Thursday, January 21, 2016

From CityLab: 12 of America's Biggest Highway Boondoggles

When we look at budgeting in the state of Texas we'll note that spending on highways - which is listed under economic development - is the very large. We'll look at the numbers soon enough, but high levels of spending does not necessarily mean the money is spent well. Transportation in Texas continues to be primarily oriented around cars and the highways they drive on. When highways get crowded, the standard solution is to expand them, but sometimes that only provides a temporary solution. More cars are purchased, more people move in the affected area, and soon enough traffic is just as bad - or worse.

A recent report suggest that's exactly what happened with the recently completed expansion of I-10 heading west out of Houston. It's prominently featured in a list of ill thought out highway projects recently completed - or underway - in the US.

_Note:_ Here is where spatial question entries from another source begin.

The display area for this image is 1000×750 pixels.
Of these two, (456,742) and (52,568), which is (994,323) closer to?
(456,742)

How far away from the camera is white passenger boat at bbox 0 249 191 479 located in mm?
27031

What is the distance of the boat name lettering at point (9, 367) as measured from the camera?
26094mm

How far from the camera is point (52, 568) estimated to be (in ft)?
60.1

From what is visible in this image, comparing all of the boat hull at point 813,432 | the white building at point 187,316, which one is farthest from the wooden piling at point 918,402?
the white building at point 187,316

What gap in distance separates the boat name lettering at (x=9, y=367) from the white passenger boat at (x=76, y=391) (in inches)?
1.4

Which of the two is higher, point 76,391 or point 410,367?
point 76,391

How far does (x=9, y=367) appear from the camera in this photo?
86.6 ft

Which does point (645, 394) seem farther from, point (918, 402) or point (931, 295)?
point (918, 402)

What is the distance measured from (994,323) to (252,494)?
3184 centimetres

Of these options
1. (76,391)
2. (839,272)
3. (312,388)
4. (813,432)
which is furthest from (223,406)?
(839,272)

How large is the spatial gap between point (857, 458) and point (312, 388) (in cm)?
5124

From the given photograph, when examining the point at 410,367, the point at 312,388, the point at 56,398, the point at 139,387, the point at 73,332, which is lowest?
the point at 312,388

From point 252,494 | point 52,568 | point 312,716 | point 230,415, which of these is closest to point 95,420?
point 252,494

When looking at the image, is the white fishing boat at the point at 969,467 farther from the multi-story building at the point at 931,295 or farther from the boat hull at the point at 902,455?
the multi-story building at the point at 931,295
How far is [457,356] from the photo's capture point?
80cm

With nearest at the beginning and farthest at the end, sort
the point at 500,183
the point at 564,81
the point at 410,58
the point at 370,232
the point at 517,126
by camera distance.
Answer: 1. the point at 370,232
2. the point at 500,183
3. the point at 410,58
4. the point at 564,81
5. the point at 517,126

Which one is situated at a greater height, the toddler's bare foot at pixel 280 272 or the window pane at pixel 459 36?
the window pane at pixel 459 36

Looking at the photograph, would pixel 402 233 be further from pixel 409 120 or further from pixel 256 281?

- Click here for the article.
- Click here for the report.

When Texas expanded the Katy Freeway in Houston a few years back, the expectation was that making the massive road even wider would relieve traffic. Some $2.8 billion later, the 26-lane interstate laid claim to being the “world's widest freeway”—but the drivers who commuted along it every day were no better off. More lanes simply invited more cars, and by 2014, morning and evening travel times had increased by 30 and 55 percent, respectively, over 2011.
The lesson of the Katy Freeway is precisely the one that U.S. PIRG hopes to convey in its new report, “Highway Boondoggles 2,” the sequel to a 2014 effort. Given that expanding highways at great public cost doesn’t improve rush-hour traffic, there are better ways to spend this money, argue report authors Jeff Inglis of Frontier Group and John C. Olivieri of U.S. PIRG. They identify a dozen road projects, costing $24 billion in all, that are “representative” of the problem.